The rotary dryer with smashing device is ideal drying equipment if the dried sludge is incinerated to provide energy for drying system.
First, it is very simple. The system only needs dryer, incinerator, cyclone, offgas treatment.
Second, it does not need additional energy.
Third, the size and its distribution of dried sludge are right for fluid bed incinerator. Fluid bed incinerator can incinerate low thermal value of fuels.
3, disc dryer
Disc dryer was developed by Atlas-Stord to dry sludge. Atlas-Stord has more than 20 years of experience in sludge drying business and has more than 100 sludge drying installations ( http://www.atlas-stord.com/showpage.asp?ID=152).
Atlas-Stord’s RotaDisc?Drier can dry sludge partly or fully. Partly dried sludge can be used immediately as fuel/ energy source in incinerators or can be used for alternative waste handling. In this drying system, it needs to mix the dried sludge with the wet sludge, which is same as triple pass rotary dryer
(http://www.atlas-stord.com/?id=73, http://www.atlas-stord.com/?id=74).
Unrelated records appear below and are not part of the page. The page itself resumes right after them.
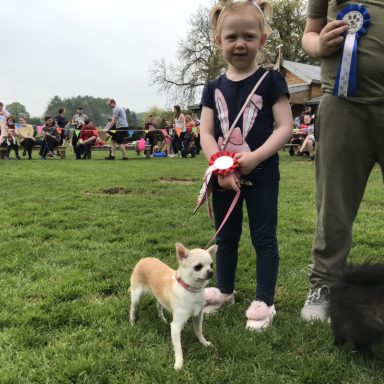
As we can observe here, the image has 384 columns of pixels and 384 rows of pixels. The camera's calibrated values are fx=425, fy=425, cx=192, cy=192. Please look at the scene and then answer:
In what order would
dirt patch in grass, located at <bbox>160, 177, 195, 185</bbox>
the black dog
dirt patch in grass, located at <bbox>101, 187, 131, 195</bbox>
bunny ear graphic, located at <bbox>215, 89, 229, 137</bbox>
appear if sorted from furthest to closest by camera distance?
1. dirt patch in grass, located at <bbox>160, 177, 195, 185</bbox>
2. dirt patch in grass, located at <bbox>101, 187, 131, 195</bbox>
3. bunny ear graphic, located at <bbox>215, 89, 229, 137</bbox>
4. the black dog

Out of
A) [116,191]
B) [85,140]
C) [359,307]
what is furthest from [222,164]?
[85,140]

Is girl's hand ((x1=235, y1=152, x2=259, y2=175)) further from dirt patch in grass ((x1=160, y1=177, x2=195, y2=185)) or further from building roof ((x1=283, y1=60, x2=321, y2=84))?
building roof ((x1=283, y1=60, x2=321, y2=84))

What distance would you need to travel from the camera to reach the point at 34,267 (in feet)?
12.3

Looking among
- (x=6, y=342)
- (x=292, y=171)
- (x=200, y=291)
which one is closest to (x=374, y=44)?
(x=200, y=291)

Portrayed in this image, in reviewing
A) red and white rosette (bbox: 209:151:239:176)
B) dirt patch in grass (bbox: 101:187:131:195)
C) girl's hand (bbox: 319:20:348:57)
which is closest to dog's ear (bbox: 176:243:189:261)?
red and white rosette (bbox: 209:151:239:176)

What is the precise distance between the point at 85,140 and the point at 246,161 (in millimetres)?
15773

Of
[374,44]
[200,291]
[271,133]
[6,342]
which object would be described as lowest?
[6,342]

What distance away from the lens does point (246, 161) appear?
2520 millimetres

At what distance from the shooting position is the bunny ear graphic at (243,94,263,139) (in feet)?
8.68

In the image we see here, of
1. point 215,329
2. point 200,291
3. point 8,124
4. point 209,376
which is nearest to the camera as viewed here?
point 209,376

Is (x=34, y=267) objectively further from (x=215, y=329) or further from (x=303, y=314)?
(x=303, y=314)

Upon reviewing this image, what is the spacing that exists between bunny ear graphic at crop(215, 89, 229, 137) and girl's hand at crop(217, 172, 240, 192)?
353 mm

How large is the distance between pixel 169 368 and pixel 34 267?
201cm

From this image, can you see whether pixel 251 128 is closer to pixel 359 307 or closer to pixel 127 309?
pixel 359 307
Disc dryer is similar to rotary dryer, but it requires mixing wet sludge with dried sludge.
4, paddle dryer
Paddle dryer was developed by Nara. Komline-Sanderson Engineering Corporation has exclusive license to manufacture paddle dryer in North America. Paddle dryer has been applied to dry sludge in numerous wastewater treatment plants in North America and in the world.
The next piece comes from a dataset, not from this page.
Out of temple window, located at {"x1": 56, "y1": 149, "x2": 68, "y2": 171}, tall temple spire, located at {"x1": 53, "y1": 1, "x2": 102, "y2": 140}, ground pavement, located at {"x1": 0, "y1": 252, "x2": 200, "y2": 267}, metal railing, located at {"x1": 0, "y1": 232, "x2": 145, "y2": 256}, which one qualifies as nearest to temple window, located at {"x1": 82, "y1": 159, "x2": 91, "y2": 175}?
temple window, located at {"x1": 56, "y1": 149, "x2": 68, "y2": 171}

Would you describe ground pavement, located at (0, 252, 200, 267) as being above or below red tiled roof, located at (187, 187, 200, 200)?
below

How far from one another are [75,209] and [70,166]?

The paddle dryer is an indirect heat transfer drying equipment which utilizes a high degree of mechanical agitation to enhance contact with the product being dried. Dual counter-rotating shafts with unique intermeshing wedge-shaped paddles produce intimate mixing, optimize heat transfer, and provide a self-cleaning feature.
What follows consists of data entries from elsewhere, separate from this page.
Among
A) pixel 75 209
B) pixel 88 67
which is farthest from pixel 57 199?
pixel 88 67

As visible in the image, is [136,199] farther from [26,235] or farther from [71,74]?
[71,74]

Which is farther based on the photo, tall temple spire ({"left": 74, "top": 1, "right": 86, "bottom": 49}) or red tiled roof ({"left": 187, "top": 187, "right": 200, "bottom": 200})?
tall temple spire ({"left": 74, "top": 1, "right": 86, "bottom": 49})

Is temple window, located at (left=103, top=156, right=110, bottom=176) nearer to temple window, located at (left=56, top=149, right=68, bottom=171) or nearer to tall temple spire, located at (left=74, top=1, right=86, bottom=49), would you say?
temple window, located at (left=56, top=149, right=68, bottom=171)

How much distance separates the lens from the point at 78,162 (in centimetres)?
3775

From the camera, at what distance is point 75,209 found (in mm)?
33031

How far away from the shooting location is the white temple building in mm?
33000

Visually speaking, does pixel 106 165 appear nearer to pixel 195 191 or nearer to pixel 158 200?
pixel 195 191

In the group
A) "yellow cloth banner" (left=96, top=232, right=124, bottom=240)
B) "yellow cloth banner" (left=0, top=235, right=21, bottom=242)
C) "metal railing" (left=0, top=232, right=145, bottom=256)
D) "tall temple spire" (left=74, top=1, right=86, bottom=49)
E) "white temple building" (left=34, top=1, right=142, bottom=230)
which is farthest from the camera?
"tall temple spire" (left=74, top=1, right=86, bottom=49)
This kind of dryer needs steam or thermal oil, that is: it needs steam boiler or thermal oil boiler. Its efficiency in energy utilization is not as high triple pass rotary dryer. It costs about 1500 BTU to evaporate one pound of water (it costs 1600BTU or more to evaporate one pound of water, considering the efficiency in energy utilization for steam or thermal oil boiler).
Its dried sludge is powder and paddle dryer is lowest in capital cost. So it is suitable dryer for small treatment.
5, tray dryer
Tray dryer was developed by Seghers to dry sludge. It is a dryer and pelletizer at the same time
(http://www.segherskeppel.com/sk/home...256CC6003539CD ).
It has applied in 8 projects in the world
(http://www.segherskeppel.com/sk/home...stAll?openform ).
This dryer is indirect heating dryer. It needs steam or thermal oil to dry sludge, just like paddle dryer. Because its low heat transfer effect between heating media and wet sludge, it needs bigger heating transfer area. So its volume is huge for large treatment. And its structure is complicated, therefore it is the most expensive sludge drying equipment in the world. Its capital cost is about $7.5 MM for 8,800 lbs of water evaporation rate.
It uses steam or thermal oil, just as paddle dryer. Its efficiency in energy utilization is not high; it costs about 1500 BTU to evaporate one pound of water (it costs 1600BTU or more to evaporate one pound of water, considering the efficiency in energy utilization for thermal oil boiler). Those are the reasons why this kind of sludge dryer only has 8 projects in the world.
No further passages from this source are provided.